Extract to read ▸

UNITED STATES
SECURITIES AND EXCHANGE COMMISSION
WASHINGTON, D.C. 20549
FORM 8-K
CURRENT REPORT PURSUANT TO
SECTION 13 OR 15(d) OF THE
SECURITIES EXCHANGE ACT OF 1934
Date of Report (Date of earliest event reported): January 23, 2013
Molycorp, Inc.
(Exact name of registrant as specified in its charter)
Delaware |
| 001-34827 |
| 27-2301797 |
(State or other jurisdiction of incorporation) |
| (Commission File |
| (IRS Employer Identification No.) |
5619 Denver Tech Center Parkway, Greenwood Village, CO |
| 80111 |
(Address of principal executive offices) |
| (Zip Code) |
Registrant’s telephone number, including area code: (303) 843-8040
(Former name or former address, if changed since last report)
Check the appropriate box below if the Form 8-K filing is intended to simultaneously satisfy the filing obligation of the registrant under any of the following provisions:
¨ Written communications pursuant to Rule 425 under the Securities Act (17 CFR 230.425)
¨ Soliciting material pursuant to Rule 14a-12 under the Exchange Act (17 CFR 240.14a-12)
¨ Pre-commencement communications pursuant to Rule 14d-2(b) under the Exchange Act (17 CFR 240.14d-2(b))
¨ Pre-commencement communications pursuant to Rule 13e-4(c) under the Exchange Act (17 CFR 240.13e-4(c))
Item 7.01 Regulation FD Disclosure.
Molycorp, Inc. (“we” or the “Company”) is providing the following information to update investors with respect to its current operations and capital needs, including with respect to its Mountain Pass, California rare earth mine and processing facility (the “Molycorp Mountain Pass facility”).
In August 2012, we determined that we would need additional capital to complete our modernization and expansion efforts at the Molycorp Mountain Pass facility (“Project Phoenix”), including the achievement of an annual run rate of 19,050 mt (“Project Phoenix Phase 1”), the second phase capacity expansion plan (“Project Phoenix Phase 2”) and certain other capital projects at our Molycorp Mountain Pass facility, to fund our operations and to fund our working capital needs, and we raised an aggregate of approximately $528 million of net proceeds from a common stock offering and a convertible notes offering. We believed that the proceeds of such offerings would, together with anticipated cash flows from operations and potential proceeds from equipment and revolver financings, be sufficient to fund such operating and capital expenditure needs. Subsequent to August 2012, a number of developments have occurred that caused these expectations to be revised:
· Our expected capital expenditures for Project Phoenix and certain other capital projects at our Molycorp Mountain Pass facility had totaled $1.2 billion, including the engineering, procurement and construction (“EPC”) portion of Project Phoenix that were budgeted at $895 million. In response to cost pressures, we implemented mitigation efforts to maintain costs within our estimates. Since then, we have experienced additional cost pressures, and many of our mitigation efforts have not been successful. As a result, in November 2012, we disclosed the aggregate cost of Project Phoenix Phase 1 and Project Phoenix Phase 2 was estimated to be approximately $1.25 billion for EPC, preliminary engineering, insurance, permitting, legal, start-up, commissioning and other costs, and we expected $90 million of other capital expenditures at Mountain Pass, for total capital expenditures at Mountain Pass of $1.34 billion. We currently estimate that Project Phoenix will cost an additional $80 million to complete. As a result, our expected capital expenditures for Project Phoenix and other capital projects at our Molycorp Mountain Pass facility total approximately $1.42 billion. This updated projection includes an additional $80 million in capital expenditures overruns beyond those previously disclosed, though we view approximately $60 million of the estimate as discretionary and required only in a further ramp-up to Project Phoenix Phase 2 run rates.

Dataset excerpt ▸
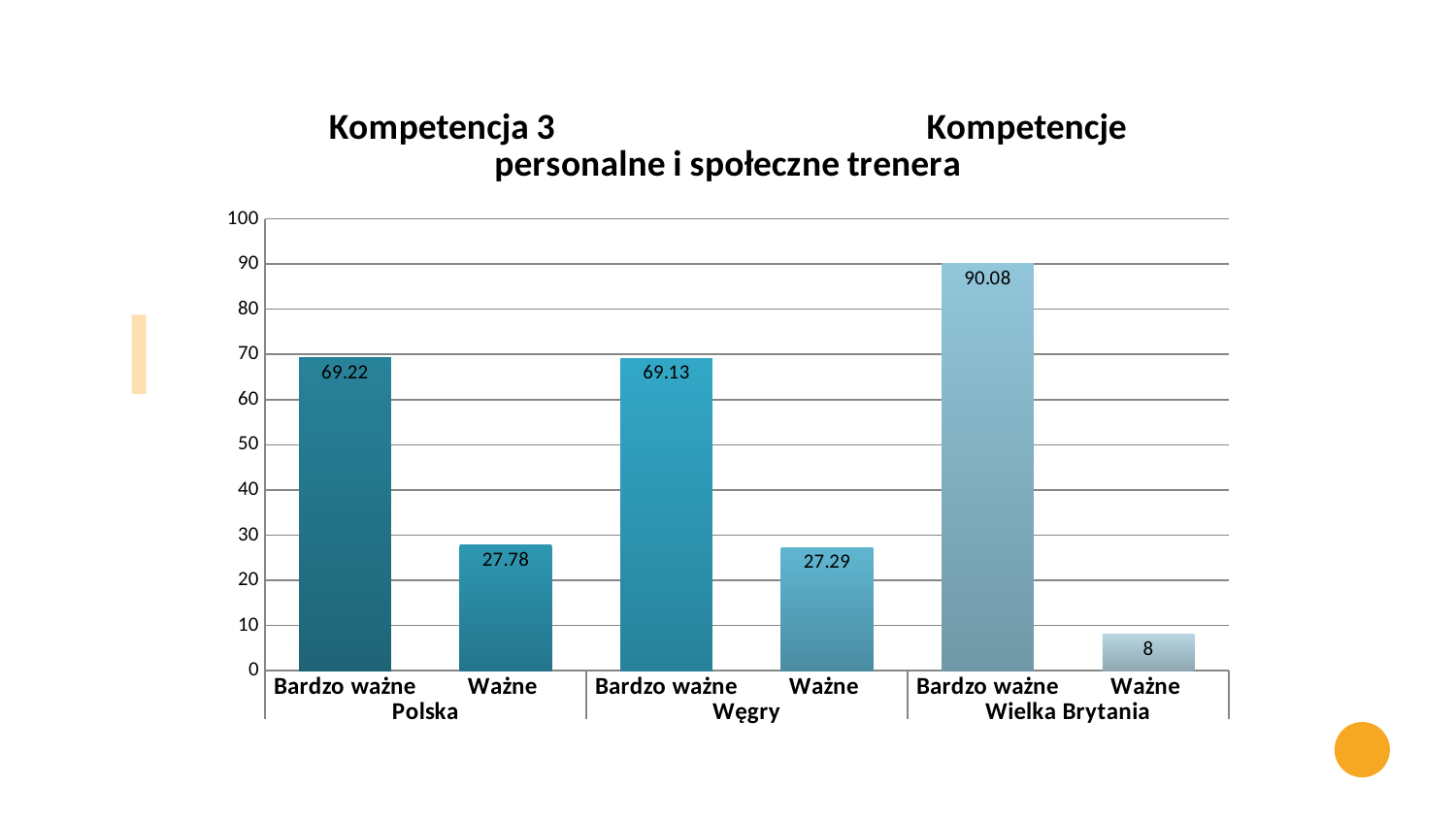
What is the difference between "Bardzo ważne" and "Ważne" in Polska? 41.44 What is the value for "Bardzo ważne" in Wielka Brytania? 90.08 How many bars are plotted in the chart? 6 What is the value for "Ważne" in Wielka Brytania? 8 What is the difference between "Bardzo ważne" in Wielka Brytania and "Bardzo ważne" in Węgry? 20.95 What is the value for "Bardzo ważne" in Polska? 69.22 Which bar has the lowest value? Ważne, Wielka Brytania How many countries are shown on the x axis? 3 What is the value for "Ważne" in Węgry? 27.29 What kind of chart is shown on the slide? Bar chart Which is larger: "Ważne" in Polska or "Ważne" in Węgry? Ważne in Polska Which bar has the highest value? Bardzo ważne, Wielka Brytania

Exercises to complete ▸
a) Answer these questions about the Molycorp filing:
(i) What telephone number, including area code, does the registrant list?
(ii) In what month and year did the Company determine it would need additional capital for Project Phoenix?
(iii) How much more does the Company currently estimate Project Phoenix will cost to complete?
b) Translate this sentence from the Molycorp filing into Spanish: "In response to cost pressures, we implemented mitigation efforts to maintain costs within our estimates."

Outputs for the tasks ▸
a)
(i) (303) 843-8040
(ii) August 2012
(iii) An additional $80 million

b) En respuesta a las presiones de costos, implementamos medidas de mitigación para mantener los costos dentro de nuestras estimaciones.